The Light of a Trillion Suns

andromeda galaxy astronomy singapore astrophotography

Click on the above thumbnails to view cropped regions of interest

Description

The Andromeda Galaxy is an unfathomably large collection of stars. It is estimated that some one trillion stars lie within it (that's a one followed by 12 zeros). Each of these stars are entire suns in their own right, with many of them likely harbouring planets around them. The Andromeda Galaxy is accordingly the largest galaxy in the local group, which is the cluster of galaxies containing our home galaxy, the Milky Way. Light, the fastest thing known in the Universe, travels at an astonishing 300,000 kilometres a second. Even airplanes, the fastest mode of transport available to most of us, would take nearly 50 hours to traverse across the globe. If we could travel at the speed of light, we could repeat this 50-hour journey 7 times in a single second. 

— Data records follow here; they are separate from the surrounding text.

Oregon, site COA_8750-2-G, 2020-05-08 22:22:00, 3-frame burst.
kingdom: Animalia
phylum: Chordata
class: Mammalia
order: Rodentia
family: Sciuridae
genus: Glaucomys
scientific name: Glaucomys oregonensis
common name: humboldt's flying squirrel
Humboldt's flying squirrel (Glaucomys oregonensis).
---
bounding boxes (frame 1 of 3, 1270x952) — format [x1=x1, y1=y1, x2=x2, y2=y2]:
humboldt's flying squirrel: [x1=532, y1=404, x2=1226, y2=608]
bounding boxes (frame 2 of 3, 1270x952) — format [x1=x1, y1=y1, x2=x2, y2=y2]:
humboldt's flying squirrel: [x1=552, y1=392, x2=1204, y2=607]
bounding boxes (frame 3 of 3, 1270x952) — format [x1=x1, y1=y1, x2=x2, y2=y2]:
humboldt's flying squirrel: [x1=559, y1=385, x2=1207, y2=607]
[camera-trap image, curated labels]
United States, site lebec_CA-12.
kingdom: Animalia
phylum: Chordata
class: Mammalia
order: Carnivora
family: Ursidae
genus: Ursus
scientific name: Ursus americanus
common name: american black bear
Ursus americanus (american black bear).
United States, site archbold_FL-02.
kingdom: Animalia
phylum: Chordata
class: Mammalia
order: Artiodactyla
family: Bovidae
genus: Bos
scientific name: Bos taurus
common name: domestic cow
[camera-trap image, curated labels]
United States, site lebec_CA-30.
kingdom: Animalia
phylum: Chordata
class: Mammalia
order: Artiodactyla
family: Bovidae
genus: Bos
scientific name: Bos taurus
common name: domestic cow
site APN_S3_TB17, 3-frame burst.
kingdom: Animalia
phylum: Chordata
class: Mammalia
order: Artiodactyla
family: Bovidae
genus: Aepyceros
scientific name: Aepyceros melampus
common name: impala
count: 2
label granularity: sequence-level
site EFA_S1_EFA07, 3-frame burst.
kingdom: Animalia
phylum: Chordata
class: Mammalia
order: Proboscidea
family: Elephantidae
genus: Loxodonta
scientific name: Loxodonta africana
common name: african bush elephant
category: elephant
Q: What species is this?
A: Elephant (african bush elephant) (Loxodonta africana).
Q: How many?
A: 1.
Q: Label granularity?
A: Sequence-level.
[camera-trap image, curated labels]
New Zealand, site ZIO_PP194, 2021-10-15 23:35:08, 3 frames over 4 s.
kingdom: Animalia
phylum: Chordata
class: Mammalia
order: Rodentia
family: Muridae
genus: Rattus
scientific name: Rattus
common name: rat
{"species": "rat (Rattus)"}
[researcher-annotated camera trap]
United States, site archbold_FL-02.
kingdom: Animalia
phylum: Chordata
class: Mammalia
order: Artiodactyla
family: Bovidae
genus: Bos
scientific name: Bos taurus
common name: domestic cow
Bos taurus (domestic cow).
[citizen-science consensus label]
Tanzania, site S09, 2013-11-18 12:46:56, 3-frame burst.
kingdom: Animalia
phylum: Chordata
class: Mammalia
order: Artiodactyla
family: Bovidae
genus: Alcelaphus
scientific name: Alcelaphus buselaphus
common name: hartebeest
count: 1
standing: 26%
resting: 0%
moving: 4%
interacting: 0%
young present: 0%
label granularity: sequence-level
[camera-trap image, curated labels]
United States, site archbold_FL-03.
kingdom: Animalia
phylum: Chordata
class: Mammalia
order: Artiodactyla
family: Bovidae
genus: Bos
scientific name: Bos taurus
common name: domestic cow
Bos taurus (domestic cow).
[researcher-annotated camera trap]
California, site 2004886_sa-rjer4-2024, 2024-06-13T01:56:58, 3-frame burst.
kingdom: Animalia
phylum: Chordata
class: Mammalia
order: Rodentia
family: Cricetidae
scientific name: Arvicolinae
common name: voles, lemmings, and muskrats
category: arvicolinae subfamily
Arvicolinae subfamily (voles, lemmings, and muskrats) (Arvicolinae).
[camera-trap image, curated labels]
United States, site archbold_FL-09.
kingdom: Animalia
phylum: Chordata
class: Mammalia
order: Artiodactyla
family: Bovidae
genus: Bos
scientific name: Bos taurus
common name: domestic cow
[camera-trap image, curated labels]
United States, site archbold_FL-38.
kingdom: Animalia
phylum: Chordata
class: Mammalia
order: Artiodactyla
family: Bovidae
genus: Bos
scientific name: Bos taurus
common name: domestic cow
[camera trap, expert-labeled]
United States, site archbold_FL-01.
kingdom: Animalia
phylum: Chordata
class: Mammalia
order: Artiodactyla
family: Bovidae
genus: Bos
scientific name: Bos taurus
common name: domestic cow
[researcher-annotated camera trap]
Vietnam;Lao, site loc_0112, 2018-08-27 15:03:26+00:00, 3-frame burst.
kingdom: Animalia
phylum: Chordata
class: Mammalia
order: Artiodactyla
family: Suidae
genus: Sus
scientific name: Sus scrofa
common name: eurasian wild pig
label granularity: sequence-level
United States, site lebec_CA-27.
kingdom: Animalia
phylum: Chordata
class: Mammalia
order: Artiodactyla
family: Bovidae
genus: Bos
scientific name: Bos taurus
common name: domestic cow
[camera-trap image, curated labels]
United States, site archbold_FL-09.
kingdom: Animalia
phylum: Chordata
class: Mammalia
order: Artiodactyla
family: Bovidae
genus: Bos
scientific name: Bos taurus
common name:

Even travelling at this speed, however, the light collected by my camera sensor spent nearly 2.5 million years traversing across the void of intergalactic space. The photons of light that ended its journey inside this camera were emitted by stars in the Andromeda galaxy long before the first human even walked on Earth. Images of distant galaxies, in essence, allows us to look straight into the past. The photograph you see of the Andromeda Galaxy therefore only shows how the galaxy looked like more than 2 million years ago. 

Imaging Details

Location: Mersing, Malaysia 
Date(s): August 2016
Telescope: Takahashi FSQ85ED at f/5.3
Camera: SBIG ST8300M 
Mount: Losmandy G11/G2 
Exposure: 2 hours LRGB


Image reduction, integration and processing with Pleiades Astrophoto PixInsight.